Divers instruments of music likewise to you unknown

I wasn’t there last Saturday, in Huddersfield Town Hall at the dead of night. So I can only write a compromised response to a partial experience. Richard Barrett’s music is so inherently physical in the way it is conceived and arranged – disposed and composed – that anything not in the flesh is almost not there at all.

Well, I exaggerate, but listening to CONSTRUCTION via Radio 3’s online broadcast falls even shorter than usual of the complete picture. CONSTRUCTION is a work so detailed in its working-out, so expansive and spatial in its design, that a stereo stream (even in HD) will always be found wanting.

But here goes.

More than two hours in length, CONSTRUCTION has occupied Barrett for at least six years. Its programme note advertises it in 20 separate parts, but its shape is more complicated than a simple list. Wounds I–V, for example are as much the five movements of a miniature violin concerto as they are separate pieces (although most (?all) have already been performed as such). All of the 20 ‘movements’ of CONSTRUCTION belong to one of four such cycles running throughout the work. And CONSTRUCTION itself, of course, belongs to the much larger cycle of compositions Resistance and Vision.

Another of those CONSTRUCTION movements, heliocentric, is itself a tessellation of several smaller Barrett works to have emerged in recent years. These include the clarinet duo Hypnerotomachia, the flugelhorn and trombone duo Aurora, and the flute and recorder duo Città del sole (now renamed Adocentyn).

Any one of these duos is therefore a work within a work within a cycle within a work within a cycle. As CONSTRUCTION unfolds in real time, the upper and lower boundaries of that ecosystem – the little duo and the overall cycle – are invisible. We are somewhere in the middle, a chosen screenshot within an animated fractal dive.
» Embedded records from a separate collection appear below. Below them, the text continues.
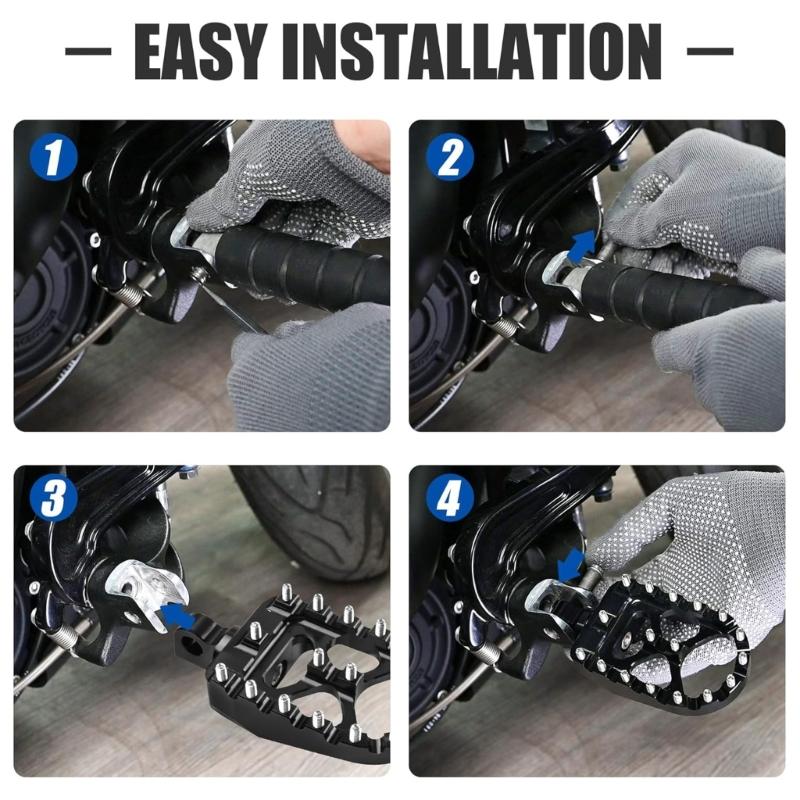 — EASY INSTALLATION —

1

2

3

4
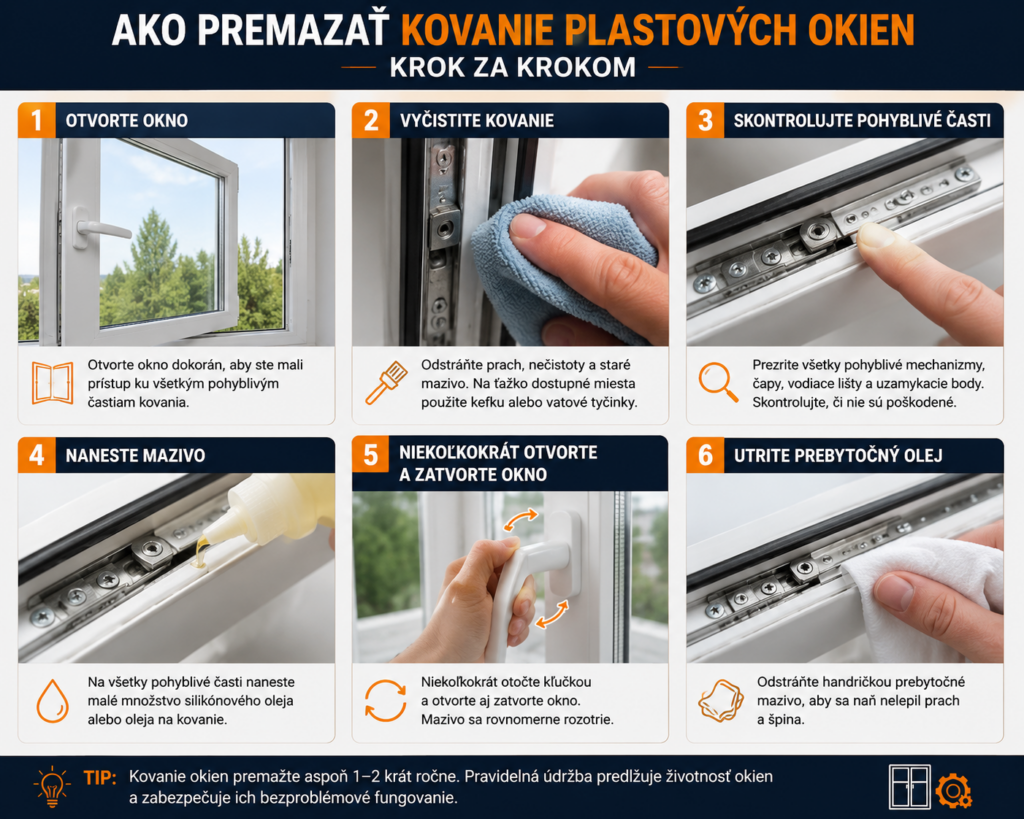 AKO PREMAZAŤ KOVANIE PLASTOVÝCH OKIEN
KROK ZA KROKOM

1 OTVORTE OKNO
Otvorte okno dokorán, aby ste mali prístup ku všetkým pohyblivým častiam kovania.

2 VYČISTITE KOVANIE
Odstráňte prach, nečistoty a staré mazivo. Na ťažko dostupné miesta použite kefku alebo vatové tyčinky.

3 SKONTROLUJTE POHYBLIVÉ ČASTI
Prezrite všetky pohyblivé mechanizmy, čapy, vodiace lišty a uzamykacie body. Skontrolujte, či nie sú poškodené.

4 NANESTE MAZIVO
Na všetky pohyblivé časti naneste malé množstvo silikónového oleja alebo oleja na kovanie.

5 NIEKOĽKOKRÁT OTVORTE A ZATVORTE OKNO
Niekoľkokrát otočte kľučkou a otvorte aj zatvorte okno. Mazivo sa rovnomerne rozotrie.

6 UTRITE PREBYTOČNÝ OLEJ
Odstráňte handričkou prebytočné mazivo, aby sa naň nelepil prach a špina.

TIP: Kovanie okien premažte aspoň 1–2 krát ročne. Pravidelná údržba predlžuje životnosť okien a zabezpečuje ich bezproblémové fungovanie.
Extending the ecosystem metaphor, perhaps somewhere on the level of organisms or communities.

This sounds like an impossibly complicated design, its execution over nearly 150 minutes a utopian folly. And it’s probably meant to come across that way – utopias, and their relationship to the poorer reality in which we live, is the work’s underlying subject. However, because it is a work of art, it is able to put its own idealism into action, to send it out into the world and let it concretise into an existence of its own.

There’s more here than it is possible to write about. (Perhaps that’s why, as I write myself on Tuesday evening, I can find no other reviews from press or blogs.)

Some favourite things: the sudden emergence of familiar elements from Aurora or Wound II; the rotating solar system, ordered and chaotic, of heliocentric; the blend of electronics and acoustic instruments; the devastating control of one colossal span of time; the staggering instrumental colour.

Some things that either surprised me or still need processing: the children’s playground recording; the final ‘resolution’ of the work’s own utopian goals into improvisation.

For now, that’s all I can manage. CONSTRUCTION is available on the BBC’s iPlayer until the end of the week. I suggest you have a listen.

8 thoughts on “Divers instruments of music likewise to you unknown

  1. Tim, great write-up. Since you were wondering about reviewers – Scott McLaughlin is reviewing a number of concerts for us (Journal of Music), of which one will be the Construction malarkey….his piece will be published towards the end of November I’d say.

  2. I thought it was great. After 75 mins and about 7 hours of concerts already that day, I began to get tired, but up to that point I found it pretty mind-blowing. Really beautiful recorder, guitar and marimba writing; amazing integration of electronics; fascinating introductions of the sound of children playing and bells into the piece’s huge abstract web.

    We had the concert filmed and will be publishing a 20/30-min edit in a month or so, I hope, so you can get more of an idea of what it felt like to be there. We’ll put it on Vimeo and at http://www.soundandmusic.org.

    It’s tricky to recreate it in stereo though, as the multichannel set-up was more crucial to the experience in this piece than in most.